• STUDY TEXT
____
X,Y coordinate cartesian plane code

My code is printing some pretty wild results and im not sure what in my code is causing this.

An example for what my serial monitor reads is

"
Enter a value for x
Your x coordinate is 2
Enter a value for y
Your y coordinate is 3
2 is in quadrant 1
2 is in quadrant 3
2 is on the x-axis "

Why all the different outputs?

Thanks in advance

void setup() {
  // put your setup code here, to run once:
  Serial.begin(9600); //setup serial communication

}

void loop() {
  // put your main code here, to run repeatedly:
  int x, y;

  Serial.println("\nEnter a value for x");
  while (Serial.available() <= 0);
  x = Serial.parseInt();
  Serial.print("Your x coordinate is ");
  Serial.print(x);

  Serial.println("\nEnter a value for y");
  while (Serial.available() <= 0);
  y = Serial.parseInt();
  Serial.print("Your y coordinate is ");
  Serial.println(y);
 

   if (x != 0 && y != 0)
  {
    if (x > 0 && y > 0)
    {
    Serial.print(x,y);
    Serial.println(" is in quadrant 1");
  }
  else if (x > 0 && y < 0)
  {
    Serial.print(x,y);
    Serial.println(" is in quadrant 4");
  }
  else if (x < 0 && y > 0)
  {
    Serial.print(x,y);
    Serial.println(" is in quadrant 2");
  }
  else (x < 0 && y < 0);
  {
    Serial.print(x,y);
    Serial.println(" is in quadrant 3");
  }
  }
  
  if (x == 0 && y != 0)
  {
    Serial.print(x,y);
    Serial.println(" is on the y axis");
  }
  else if (x != 0 && y == 0);
  {
    Serial.print(x,y);
    Serial.println(" is on the x axis");
  }

}

The old "extraneous semicolon" trick :slight_smile:

  else (x < 0 && y < 0);

Pete

while (Serial.available() <= 0);

This waits for just one character to be available. Is that what you intended?

No, i need to get an ordered pair from the user ,x and y value. do I need to change that command? what would that look like?

The lineSerial.print(x,y);does not print x and y, but x in the numerical system y.

Google "arduino parse serial" for lots of examples and discussion.
____
(Collected data entries)
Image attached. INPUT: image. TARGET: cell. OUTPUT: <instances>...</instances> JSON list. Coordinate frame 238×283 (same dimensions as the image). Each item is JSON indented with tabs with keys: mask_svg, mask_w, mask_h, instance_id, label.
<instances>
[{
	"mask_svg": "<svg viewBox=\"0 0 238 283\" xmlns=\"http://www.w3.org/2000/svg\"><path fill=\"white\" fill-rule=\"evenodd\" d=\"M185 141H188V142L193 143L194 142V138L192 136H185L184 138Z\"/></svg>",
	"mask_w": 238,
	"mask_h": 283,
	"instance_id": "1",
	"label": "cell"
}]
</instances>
____
• PARTS OF THE EXERCISE
1. Reproduce the part of the coordinate-plane forum thread that starts with "This waits for" and ends after "examples and discussion.".
2. Answer these questions from the coordinate-plane forum thread:
(a) What number is passed to Serial.begin in the setup code?
(b) Which line does Pete quote as an example of the extraneous semicolon?
(c) According to the later reply, what does the line Serial.print(x,y); print instead of x and y?

• TASK-BY-TASK SOLUTIONS
1.
This waits for just one character to be available. Is that what you intended?

No, i need to get an ordered pair from the user ,x and y value. do I need to change that command? what would that look like?

The lineSerial.print(x,y);does not print x and y, but x in the numerical system y.

Google "arduino parse serial" for lots of examples and discussion.

2.
(a) 9600
(b) else (x < 0 && y < 0);
(c) x in the numerical system y